V06-07: Robotic-assisted Laparoscopic Nerve Sparing Cystectomy

V06-07: Robotic-assisted Laparoscopic Nerve Sparing Cystectomy

Video

INTRODUCTION

It has been recently proven that robotic cystectomy was non-inferior to open cystectomy for 2-year progression-free survival. It seems clear that robotic cystectomy offers lower rates of blood loss and transfusions compared to open cystectomy. However, it has yet to be determined if Intracorporeal Urinary Diversion, compared with Extracorporeal Urinary Diversion, has a lower risk of complications. We sustain that robotic cystectomy can offer better outcomes in nerve sparing. Therefore, in this video we present the technique we have used and the results we have obtained.

METHODS

We initiate the intervention performing the liberation of the seminal vesicles with Montsouris technique. We then make and incision in the peritoneum and dissect the vas deferens and seminal vesicles. After pulling the vas deferens, the Denonvilliers fascia is exposed. It can be safely open, so that we are able to create a posterior, intrafascial dissection plane to reach the apex of the prostate. When the ureter and the lateral pedicles of the urinary bladder are sectioned, and the endopelvic fascia is open, we perform a dissection of the intrafascial lateral plane of the prostate. Thus, we are able to safely clamp the vascular pedicles of the prostate and put together the two intrafascial planes, which are carefully widened to reach the uretra. We liberate the urethra so that we are able to separate it from the bundles. The urethra is clamped to avoid the dissemination of the tumoral cells, and then sectioned.

RESULTS

We operated 51 patients with a mean age of 58.3; of those 46 were males.
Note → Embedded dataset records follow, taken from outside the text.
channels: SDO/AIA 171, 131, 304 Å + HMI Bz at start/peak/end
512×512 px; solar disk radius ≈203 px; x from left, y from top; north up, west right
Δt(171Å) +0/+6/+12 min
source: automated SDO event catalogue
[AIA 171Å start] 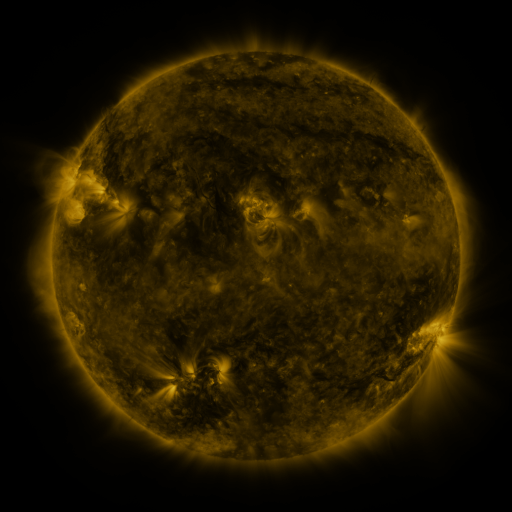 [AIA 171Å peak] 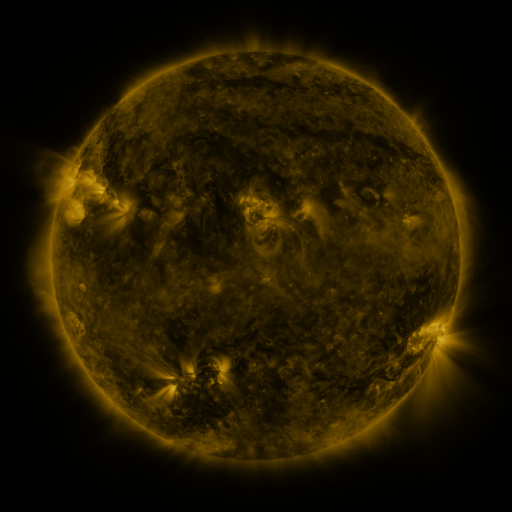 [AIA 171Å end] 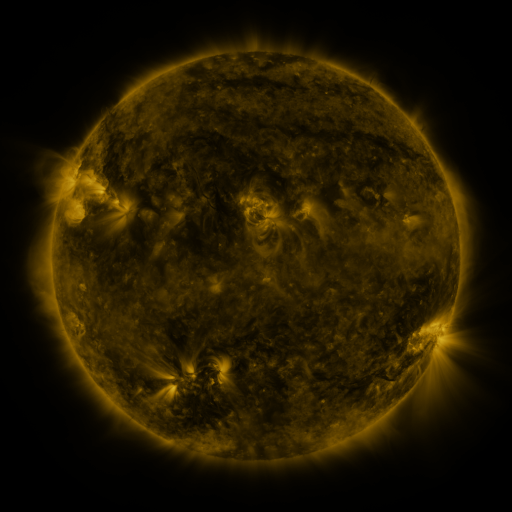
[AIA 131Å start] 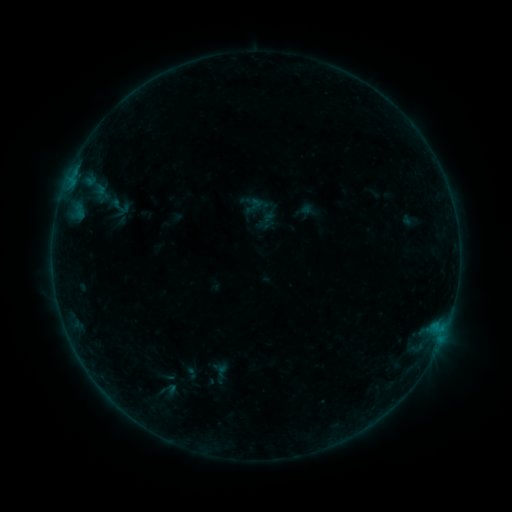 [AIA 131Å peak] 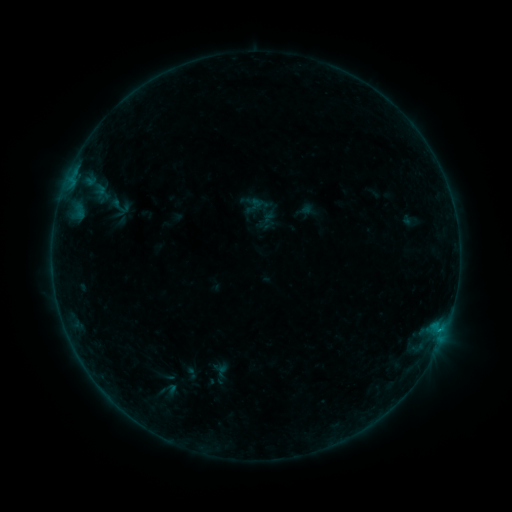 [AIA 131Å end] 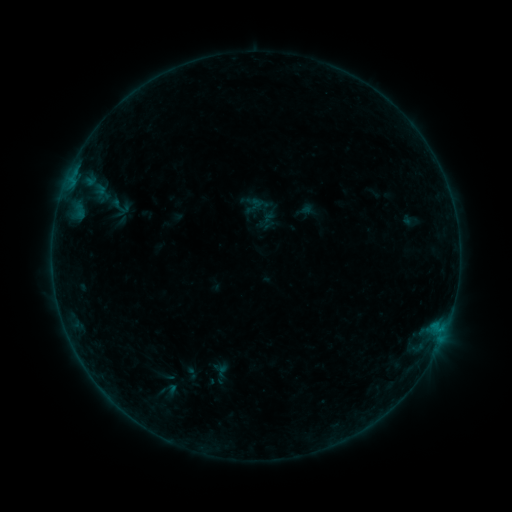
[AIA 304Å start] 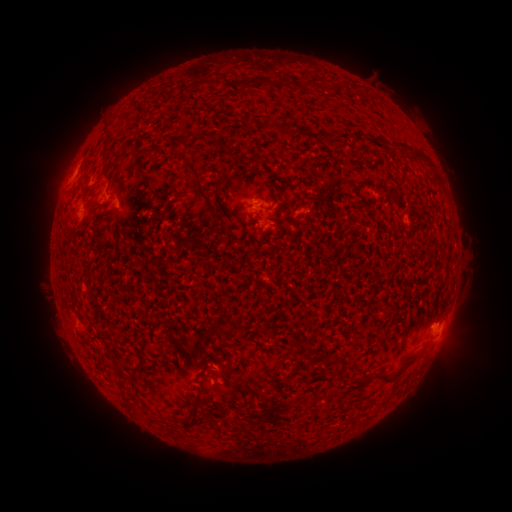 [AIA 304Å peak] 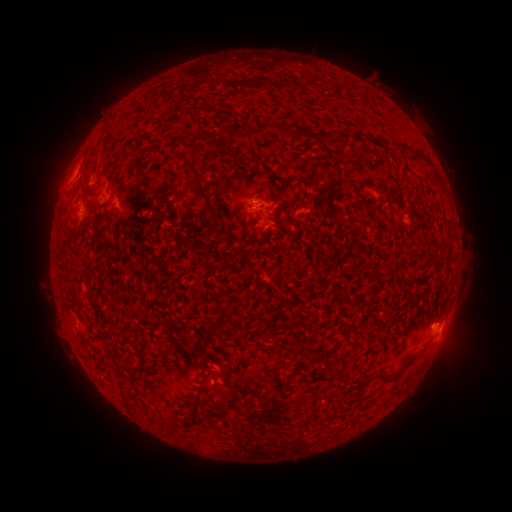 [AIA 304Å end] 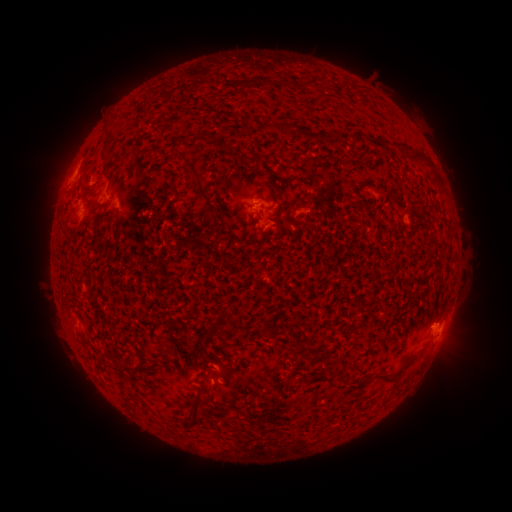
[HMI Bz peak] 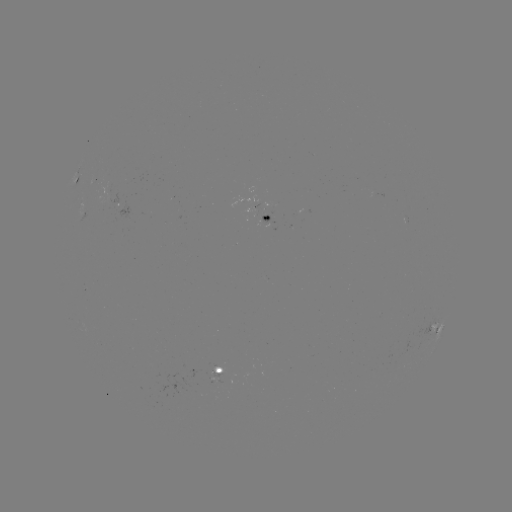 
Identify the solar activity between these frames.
B1.6 flare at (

An Extracorporeal Urinary Diversion was performed in 14 of them, while 37 had an Intracorporeal Urinary Diversion. The ASA score was 2 in 24 of the patients, and 3 in 27 of them. Neoadjuvant chemotherapy was administered in 27 patients. A nerve sparing cystectomy was performed in 31 of them. The mean operating time was 406 minutes. There was no need to reconvert any operation. The estimated blood loss was 775 mL and 35% of the patients required a transfusion. The average length of hospital stay was 11.8 days. The majority of the tumors had urothelial origin, and the pathological stage varied widely. We have removed an average of 16.2 adenopathies. 3 of the patients were classified as N1 stage, and other 3 as N2 stage. All resection margins were tumor-free. Mean progression-free survival at 2 years from the operation was 71%. 91% of the 31 men undergoing nerve sparing were potent with or without phospho-diesterase type 5 inhibitors

CONCLUSION

In our series, the preservation of neurovascular bundles through the technique described above offers great outcomes.